Para início acho que está muito bom. Parabéns!
Simples, de leitura rápida, com o essencial que se pretende neste tipo de página.
Com mais tempo poderás colocar (se for possível) os dados por exemplo a negrito, isto para os salientar do resto do texto:


> Temperatura actual: *17.1 °C*
> Tendência da Temperatura: *Stable* (podes mudar para "Estável")
> Temperatura mínima: *16.7 °C* às 00:02 (h) do dia 10 Novembro 2018 (por exemplo: às 00.02h - o resto não será necessário já que será sempre relativo ao dia actual)
> Temperatura máxima: *17.3 °C* às 05:10 (h) do dia 10 Novembro 2018


Da minha parte também pretendo criar uma página mas a preguiça não deixa...
Os sítios do wunderground e PWS não tem qualidade a meu ver - a informação aparece por defeito em sistema imperial e há configurações péssimas, pouco amigas do utilizador.


----------



## ct1gnd (10 Nov 2018 às 10:09)

Parabens @remember . Gostei do que vi. Um bonito trabalho. Pelo que me parece, falta só o pluviometro aí a bombar.


----------



## remember (10 Nov 2018 às 19:51)

Aristocrata disse:


> Para início acho que está muito bom.
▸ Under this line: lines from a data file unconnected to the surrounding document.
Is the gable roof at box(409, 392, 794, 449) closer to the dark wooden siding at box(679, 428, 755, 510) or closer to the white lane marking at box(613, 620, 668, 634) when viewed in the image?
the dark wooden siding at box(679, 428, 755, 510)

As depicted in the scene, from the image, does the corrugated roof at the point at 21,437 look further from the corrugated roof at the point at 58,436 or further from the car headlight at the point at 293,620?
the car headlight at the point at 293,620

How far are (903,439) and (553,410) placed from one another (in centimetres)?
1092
Parabéns!
> Simples, de leitura rápida, com o essencial que se pretende neste tipo de página.
> Com mais tempo poderás colocar (se for possível) os dados por exemplo a negrito, isto para os salientar do resto do texto:
> 
> ...


Obrigado, pelas sugestões, logo que possa vou fazer essas alterações, tenho que mudar o plugin, por causa de algumas traduções.

Enviado do meu Redmi 4X através do Tapatalk


----------



## Pedro1993 (10 Nov 2018 às 20:00)

Parabéns, @remember, o site, está bastante acessível e informativo, continua de excelente trabalho.


----------



## remember (10 Nov 2018 às 23:00)

ct1gnd disse:


> Parabens @remember . Gostei do que vi. Um bonito trabalho. Pelo que me parece, falta só o pluviometro aí a bombar.





Pedro1993 disse:


> Parabéns, @remember, o site, está bastante acessível e informativo, continua de excelente trabalho.



Obrigado aos dois pelas palavras! @ct1gnd obrigado pelo reparo, nem tinha reparado, falta o gráfico da precipitação


----------



## João Pedro (11 Nov 2018 às 11:28)

Não dá para mudar o nome?  A sério que só vejo MeteoP Síria... 
Parece-me bem, "limpinho" e com a info que se quer. Parabéns pela dedicação


----------



## remember (11 Nov 2018 às 21:06)

João Pedro disse:


> Não dá para mudar o nome?  A sério que só vejo MeteoP Síria...
> Parece-me bem, "limpinho" e com a info que se quer. Parabéns pela dedicação


Obrigado, trabalhei em prol da população e de qualquer utilizador que queira consultar o website, apesar das limitações que reconheço na informação do projecto.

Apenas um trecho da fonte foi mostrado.